Having more children affects your basic word order

May 11, 2012 in Uncategorized

 

Last week in an EU:Sci podcast, Christos Christodoulopoulos challenged me to find a correlation between the basic word order of the language people use and the number of children they have.  This was off the back of a number of spurious correlations with which readers of Replicated Typo will be familiar.  Here are the results!

First, I do a straightforward test of whether word order is correlated with the number of children you have.  This comes out as significant!  I wonder if  having more children hanging around affects the adaptive pressures on langauge?  However, I then show that this result is undermined by discovering that there are other linguistic variables that are even better predictors.

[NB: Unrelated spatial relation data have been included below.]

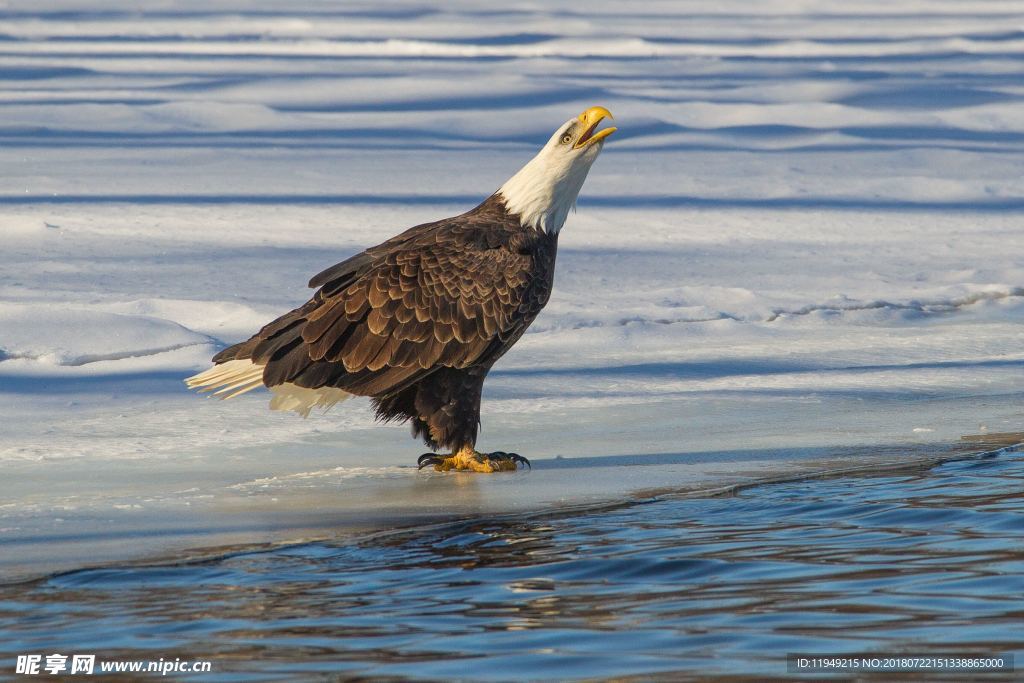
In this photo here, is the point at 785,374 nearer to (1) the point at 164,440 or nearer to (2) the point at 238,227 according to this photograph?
(1) the point at 164,440

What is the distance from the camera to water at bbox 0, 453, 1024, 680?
3.96m

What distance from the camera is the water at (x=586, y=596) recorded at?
3955 mm

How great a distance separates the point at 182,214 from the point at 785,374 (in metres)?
5.20

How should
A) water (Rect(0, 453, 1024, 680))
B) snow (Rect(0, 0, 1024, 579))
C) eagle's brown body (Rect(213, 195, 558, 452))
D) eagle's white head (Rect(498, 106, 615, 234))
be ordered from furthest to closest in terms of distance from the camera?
eagle's white head (Rect(498, 106, 615, 234)) → eagle's brown body (Rect(213, 195, 558, 452)) → snow (Rect(0, 0, 1024, 579)) → water (Rect(0, 453, 1024, 680))

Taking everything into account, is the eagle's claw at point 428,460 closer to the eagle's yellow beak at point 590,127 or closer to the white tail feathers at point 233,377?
the white tail feathers at point 233,377

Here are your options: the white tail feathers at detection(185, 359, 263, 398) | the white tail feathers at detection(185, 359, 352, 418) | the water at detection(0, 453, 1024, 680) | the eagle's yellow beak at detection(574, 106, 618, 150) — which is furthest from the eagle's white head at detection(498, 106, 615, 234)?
the water at detection(0, 453, 1024, 680)

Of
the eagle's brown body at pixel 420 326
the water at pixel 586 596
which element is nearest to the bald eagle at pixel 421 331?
the eagle's brown body at pixel 420 326

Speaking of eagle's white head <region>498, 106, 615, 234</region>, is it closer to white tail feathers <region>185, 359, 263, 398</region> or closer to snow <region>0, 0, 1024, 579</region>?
snow <region>0, 0, 1024, 579</region>

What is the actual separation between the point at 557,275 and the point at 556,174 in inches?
133

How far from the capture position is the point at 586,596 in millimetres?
4492

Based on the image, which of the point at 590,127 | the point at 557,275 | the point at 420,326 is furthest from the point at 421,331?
the point at 557,275

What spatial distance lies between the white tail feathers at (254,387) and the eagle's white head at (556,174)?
98 cm

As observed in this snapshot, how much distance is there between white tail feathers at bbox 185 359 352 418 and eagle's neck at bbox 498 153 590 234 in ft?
3.15

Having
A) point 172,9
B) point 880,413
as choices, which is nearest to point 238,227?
point 880,413
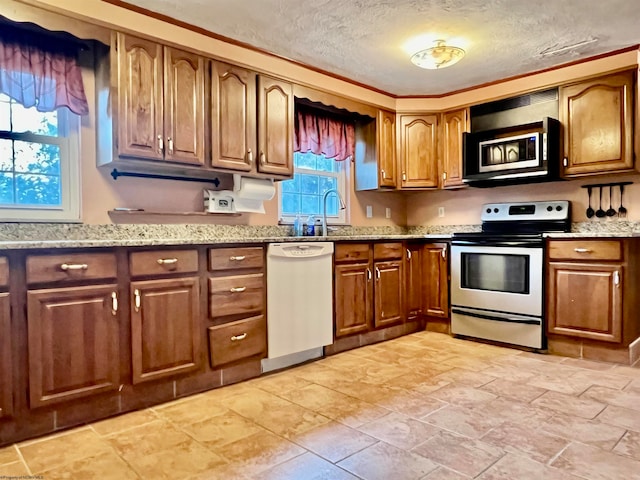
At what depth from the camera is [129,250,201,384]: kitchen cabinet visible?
7.61 feet

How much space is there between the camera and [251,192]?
328 cm

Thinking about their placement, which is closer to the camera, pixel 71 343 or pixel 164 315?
pixel 71 343

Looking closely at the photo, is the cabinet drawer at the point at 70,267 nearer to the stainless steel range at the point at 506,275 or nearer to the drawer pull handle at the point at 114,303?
the drawer pull handle at the point at 114,303

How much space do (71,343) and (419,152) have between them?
3.46 metres

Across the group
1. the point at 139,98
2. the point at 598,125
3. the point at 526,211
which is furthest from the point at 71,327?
the point at 598,125

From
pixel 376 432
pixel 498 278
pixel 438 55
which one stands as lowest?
pixel 376 432

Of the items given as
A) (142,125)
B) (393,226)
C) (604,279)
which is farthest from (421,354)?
(142,125)

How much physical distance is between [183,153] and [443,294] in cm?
263

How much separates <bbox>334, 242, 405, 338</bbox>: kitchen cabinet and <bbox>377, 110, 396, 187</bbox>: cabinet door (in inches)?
28.8

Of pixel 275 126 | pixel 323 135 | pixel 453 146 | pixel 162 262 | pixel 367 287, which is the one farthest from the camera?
pixel 453 146

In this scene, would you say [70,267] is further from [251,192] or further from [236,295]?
[251,192]

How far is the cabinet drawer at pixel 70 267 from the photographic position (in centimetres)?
201

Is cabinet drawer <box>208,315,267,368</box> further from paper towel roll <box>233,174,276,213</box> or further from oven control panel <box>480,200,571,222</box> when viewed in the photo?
oven control panel <box>480,200,571,222</box>

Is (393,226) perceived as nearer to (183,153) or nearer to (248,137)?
(248,137)
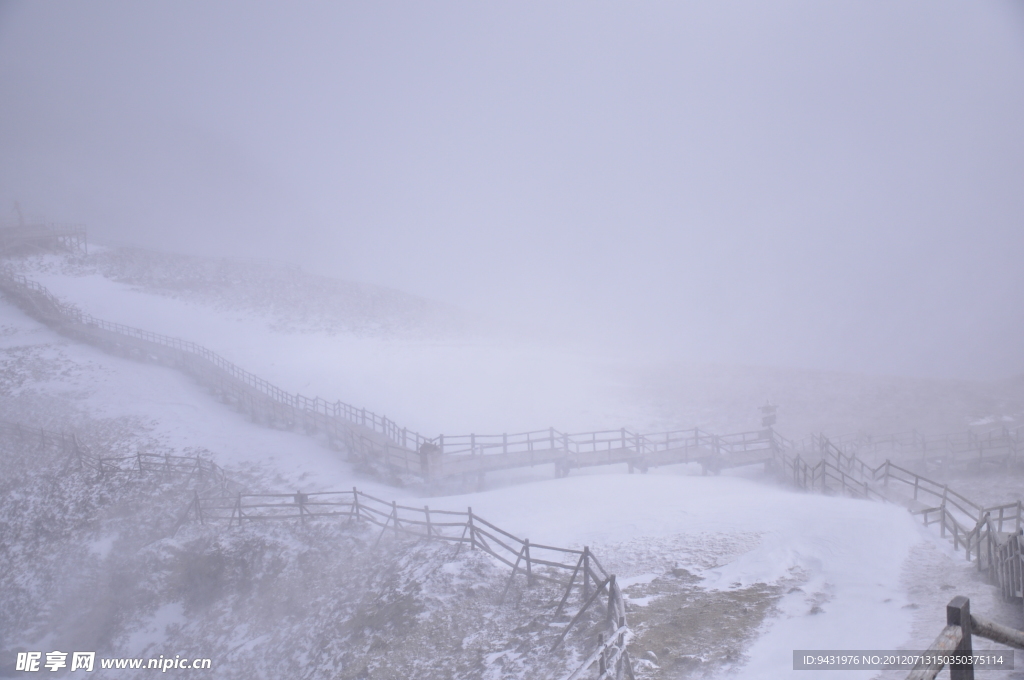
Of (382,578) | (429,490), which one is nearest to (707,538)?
(382,578)

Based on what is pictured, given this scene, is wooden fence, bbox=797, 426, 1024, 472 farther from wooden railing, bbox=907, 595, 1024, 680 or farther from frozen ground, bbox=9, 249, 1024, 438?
wooden railing, bbox=907, 595, 1024, 680

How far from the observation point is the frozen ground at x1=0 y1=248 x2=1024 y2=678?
10.8m

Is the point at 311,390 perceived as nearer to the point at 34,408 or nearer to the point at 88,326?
the point at 34,408

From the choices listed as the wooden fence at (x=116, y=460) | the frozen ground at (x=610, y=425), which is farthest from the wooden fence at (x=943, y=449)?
the wooden fence at (x=116, y=460)

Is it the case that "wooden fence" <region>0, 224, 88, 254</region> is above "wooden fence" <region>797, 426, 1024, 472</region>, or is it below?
above

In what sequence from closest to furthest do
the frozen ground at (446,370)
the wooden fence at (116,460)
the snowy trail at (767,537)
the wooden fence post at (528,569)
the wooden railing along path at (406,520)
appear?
the snowy trail at (767,537), the wooden railing along path at (406,520), the wooden fence post at (528,569), the wooden fence at (116,460), the frozen ground at (446,370)

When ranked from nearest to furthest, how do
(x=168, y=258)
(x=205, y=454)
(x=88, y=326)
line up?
(x=205, y=454), (x=88, y=326), (x=168, y=258)

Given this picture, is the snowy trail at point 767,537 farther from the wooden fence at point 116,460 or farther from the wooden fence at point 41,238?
the wooden fence at point 41,238

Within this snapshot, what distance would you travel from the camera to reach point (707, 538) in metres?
15.3

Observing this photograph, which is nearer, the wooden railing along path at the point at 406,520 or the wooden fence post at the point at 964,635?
the wooden fence post at the point at 964,635

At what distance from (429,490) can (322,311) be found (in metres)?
37.6

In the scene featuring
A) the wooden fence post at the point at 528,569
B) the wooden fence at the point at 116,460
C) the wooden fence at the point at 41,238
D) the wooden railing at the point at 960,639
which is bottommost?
the wooden fence post at the point at 528,569

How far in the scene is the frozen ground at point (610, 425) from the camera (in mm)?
10789

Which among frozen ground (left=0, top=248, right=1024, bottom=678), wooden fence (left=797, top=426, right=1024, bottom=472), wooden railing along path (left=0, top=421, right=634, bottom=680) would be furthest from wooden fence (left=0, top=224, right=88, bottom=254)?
wooden fence (left=797, top=426, right=1024, bottom=472)
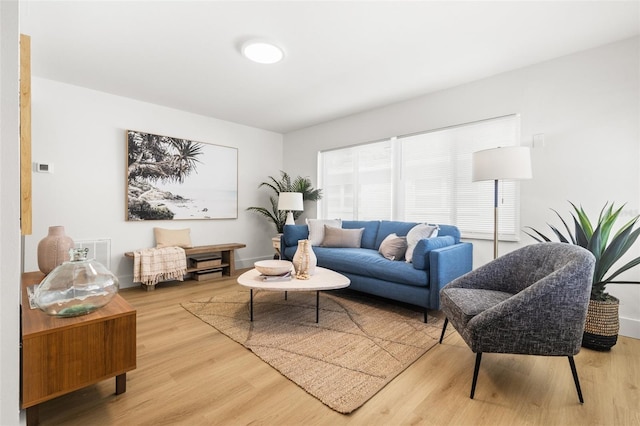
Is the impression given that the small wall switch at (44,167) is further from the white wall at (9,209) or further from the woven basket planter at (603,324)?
the woven basket planter at (603,324)

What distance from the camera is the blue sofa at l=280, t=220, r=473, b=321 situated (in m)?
2.54

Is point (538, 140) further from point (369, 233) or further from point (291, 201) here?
point (291, 201)

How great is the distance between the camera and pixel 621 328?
240 cm

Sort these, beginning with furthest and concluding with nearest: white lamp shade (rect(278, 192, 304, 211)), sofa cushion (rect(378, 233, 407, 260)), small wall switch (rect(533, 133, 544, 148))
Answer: white lamp shade (rect(278, 192, 304, 211)) < sofa cushion (rect(378, 233, 407, 260)) < small wall switch (rect(533, 133, 544, 148))

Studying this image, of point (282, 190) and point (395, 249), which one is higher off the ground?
point (282, 190)

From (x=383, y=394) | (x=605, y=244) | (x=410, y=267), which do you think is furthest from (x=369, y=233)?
(x=383, y=394)

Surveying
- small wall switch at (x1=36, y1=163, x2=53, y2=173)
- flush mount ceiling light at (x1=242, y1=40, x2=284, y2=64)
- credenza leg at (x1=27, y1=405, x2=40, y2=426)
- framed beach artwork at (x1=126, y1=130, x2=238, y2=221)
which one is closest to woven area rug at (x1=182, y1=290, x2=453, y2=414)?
credenza leg at (x1=27, y1=405, x2=40, y2=426)

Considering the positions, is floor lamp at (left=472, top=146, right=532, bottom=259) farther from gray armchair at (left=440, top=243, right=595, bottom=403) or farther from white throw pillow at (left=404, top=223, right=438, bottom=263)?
gray armchair at (left=440, top=243, right=595, bottom=403)

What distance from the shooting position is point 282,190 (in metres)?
5.15

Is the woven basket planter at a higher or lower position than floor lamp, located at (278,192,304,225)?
lower

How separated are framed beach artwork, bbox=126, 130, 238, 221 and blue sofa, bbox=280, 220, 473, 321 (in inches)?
79.0

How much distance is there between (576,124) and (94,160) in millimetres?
5189

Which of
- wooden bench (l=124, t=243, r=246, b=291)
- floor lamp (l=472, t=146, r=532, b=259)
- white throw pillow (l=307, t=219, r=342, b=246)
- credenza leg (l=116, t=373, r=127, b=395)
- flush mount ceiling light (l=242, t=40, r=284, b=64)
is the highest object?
flush mount ceiling light (l=242, t=40, r=284, b=64)

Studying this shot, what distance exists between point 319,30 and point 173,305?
9.78ft
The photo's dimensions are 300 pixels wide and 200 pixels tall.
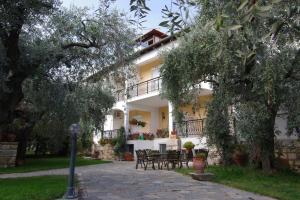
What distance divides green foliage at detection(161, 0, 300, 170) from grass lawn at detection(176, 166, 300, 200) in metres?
0.71

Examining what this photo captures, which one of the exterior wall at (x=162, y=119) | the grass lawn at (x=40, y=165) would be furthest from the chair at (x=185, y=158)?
the exterior wall at (x=162, y=119)

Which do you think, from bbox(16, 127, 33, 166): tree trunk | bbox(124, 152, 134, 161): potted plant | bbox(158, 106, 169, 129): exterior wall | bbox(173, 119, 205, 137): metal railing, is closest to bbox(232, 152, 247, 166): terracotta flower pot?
bbox(173, 119, 205, 137): metal railing

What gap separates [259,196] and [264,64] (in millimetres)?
3697

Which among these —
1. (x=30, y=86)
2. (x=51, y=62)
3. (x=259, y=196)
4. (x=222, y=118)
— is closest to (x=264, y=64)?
(x=222, y=118)

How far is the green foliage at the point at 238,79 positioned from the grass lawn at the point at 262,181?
71cm

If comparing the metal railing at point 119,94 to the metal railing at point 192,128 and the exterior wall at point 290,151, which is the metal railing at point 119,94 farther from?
the exterior wall at point 290,151

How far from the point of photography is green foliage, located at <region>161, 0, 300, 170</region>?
1089 centimetres

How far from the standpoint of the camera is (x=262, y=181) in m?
11.7

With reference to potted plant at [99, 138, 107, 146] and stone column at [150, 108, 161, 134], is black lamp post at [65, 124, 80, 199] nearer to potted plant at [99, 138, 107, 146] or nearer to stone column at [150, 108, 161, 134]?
potted plant at [99, 138, 107, 146]

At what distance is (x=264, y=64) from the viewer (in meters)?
11.0

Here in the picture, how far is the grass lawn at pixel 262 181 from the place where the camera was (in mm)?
9789

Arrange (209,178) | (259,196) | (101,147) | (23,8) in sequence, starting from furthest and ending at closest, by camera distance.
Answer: (101,147), (209,178), (23,8), (259,196)

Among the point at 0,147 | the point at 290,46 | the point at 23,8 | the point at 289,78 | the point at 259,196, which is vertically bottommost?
the point at 259,196

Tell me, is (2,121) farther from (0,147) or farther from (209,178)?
(0,147)
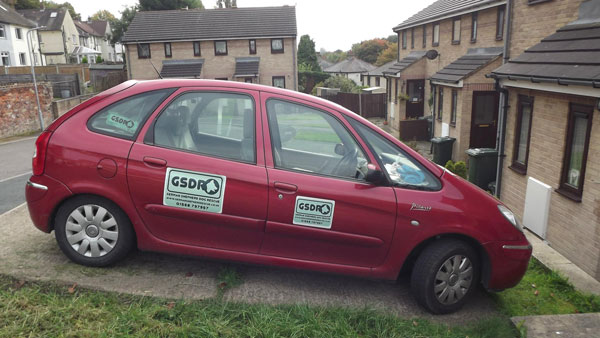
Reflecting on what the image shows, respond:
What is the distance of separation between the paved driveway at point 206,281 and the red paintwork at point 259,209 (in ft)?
0.85

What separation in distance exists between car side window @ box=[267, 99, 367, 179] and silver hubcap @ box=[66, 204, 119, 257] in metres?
1.53

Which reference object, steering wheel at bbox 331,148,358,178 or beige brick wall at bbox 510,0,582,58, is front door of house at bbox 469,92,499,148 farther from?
steering wheel at bbox 331,148,358,178

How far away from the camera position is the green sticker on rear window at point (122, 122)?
13.9 feet

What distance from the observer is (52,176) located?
13.6ft

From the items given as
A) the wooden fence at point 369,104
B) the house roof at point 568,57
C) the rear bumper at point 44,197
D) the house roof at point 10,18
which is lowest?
the wooden fence at point 369,104

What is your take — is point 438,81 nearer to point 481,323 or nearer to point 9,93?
point 481,323

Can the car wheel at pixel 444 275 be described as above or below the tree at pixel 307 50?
below

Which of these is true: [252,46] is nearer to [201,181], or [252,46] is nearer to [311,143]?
[311,143]

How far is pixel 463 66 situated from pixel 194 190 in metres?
16.7

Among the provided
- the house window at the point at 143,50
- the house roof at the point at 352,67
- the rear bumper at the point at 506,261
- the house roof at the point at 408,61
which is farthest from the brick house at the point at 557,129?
the house roof at the point at 352,67

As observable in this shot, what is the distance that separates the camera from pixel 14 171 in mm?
13906

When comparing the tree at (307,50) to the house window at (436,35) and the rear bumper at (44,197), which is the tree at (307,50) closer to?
the house window at (436,35)

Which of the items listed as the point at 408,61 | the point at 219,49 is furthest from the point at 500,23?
the point at 219,49

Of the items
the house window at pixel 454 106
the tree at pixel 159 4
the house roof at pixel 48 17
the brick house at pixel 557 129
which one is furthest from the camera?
the house roof at pixel 48 17
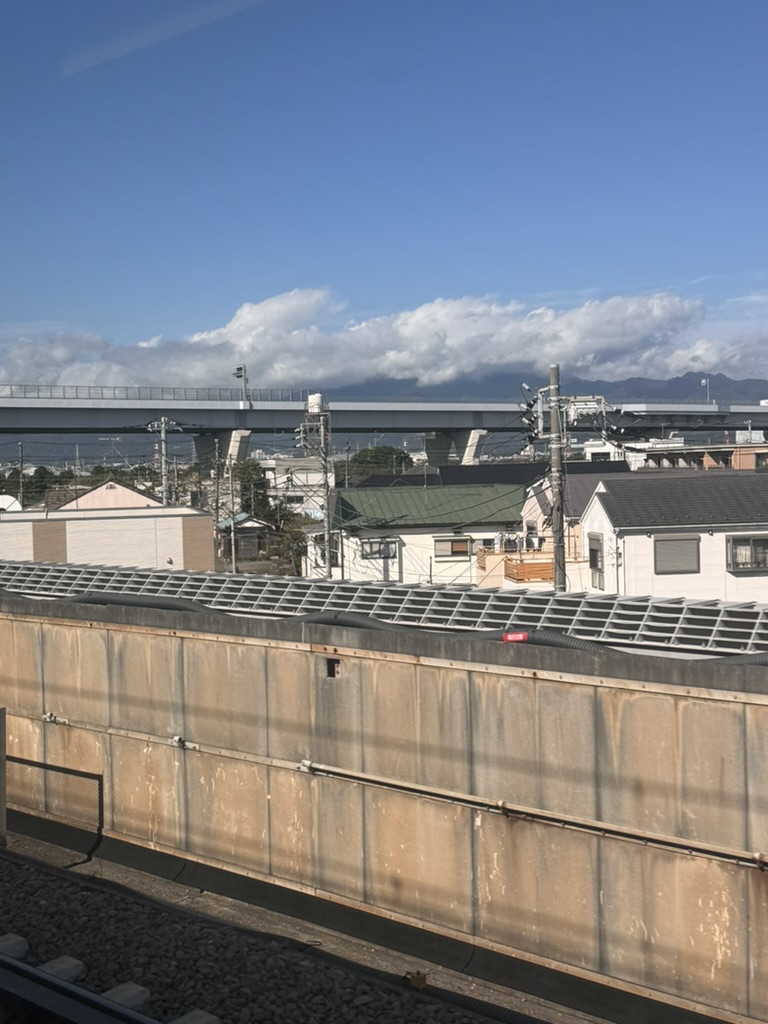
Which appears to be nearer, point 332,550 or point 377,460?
point 332,550

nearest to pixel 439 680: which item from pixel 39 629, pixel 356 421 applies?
pixel 39 629

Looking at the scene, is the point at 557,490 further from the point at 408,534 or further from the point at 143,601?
the point at 408,534

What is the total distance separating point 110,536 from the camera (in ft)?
86.4

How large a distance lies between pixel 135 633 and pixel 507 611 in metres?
3.48

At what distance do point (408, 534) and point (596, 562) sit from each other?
7.70 meters

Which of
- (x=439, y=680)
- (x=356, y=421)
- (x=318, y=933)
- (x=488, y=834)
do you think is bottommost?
(x=318, y=933)

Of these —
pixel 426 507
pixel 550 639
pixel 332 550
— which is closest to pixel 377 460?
pixel 426 507

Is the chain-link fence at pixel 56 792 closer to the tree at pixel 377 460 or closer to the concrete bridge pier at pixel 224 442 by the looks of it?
the concrete bridge pier at pixel 224 442

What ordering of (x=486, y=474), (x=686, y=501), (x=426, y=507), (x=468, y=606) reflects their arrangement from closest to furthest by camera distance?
(x=468, y=606), (x=686, y=501), (x=426, y=507), (x=486, y=474)

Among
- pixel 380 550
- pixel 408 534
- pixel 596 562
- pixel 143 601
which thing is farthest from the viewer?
pixel 408 534

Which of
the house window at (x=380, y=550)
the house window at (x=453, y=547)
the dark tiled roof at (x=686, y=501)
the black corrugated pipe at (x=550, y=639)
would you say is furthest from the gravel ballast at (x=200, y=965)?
the house window at (x=453, y=547)

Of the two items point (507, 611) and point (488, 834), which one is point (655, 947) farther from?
point (507, 611)

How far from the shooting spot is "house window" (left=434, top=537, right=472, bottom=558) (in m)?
26.6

I used the World Values Survey:  a large database of survey results from thousands of people around the world, including what language they speak and how many children they have.  I then linked this up with linguistic typology data from the World Atlas of Language Structures.  This includes information on the basic word order of each language.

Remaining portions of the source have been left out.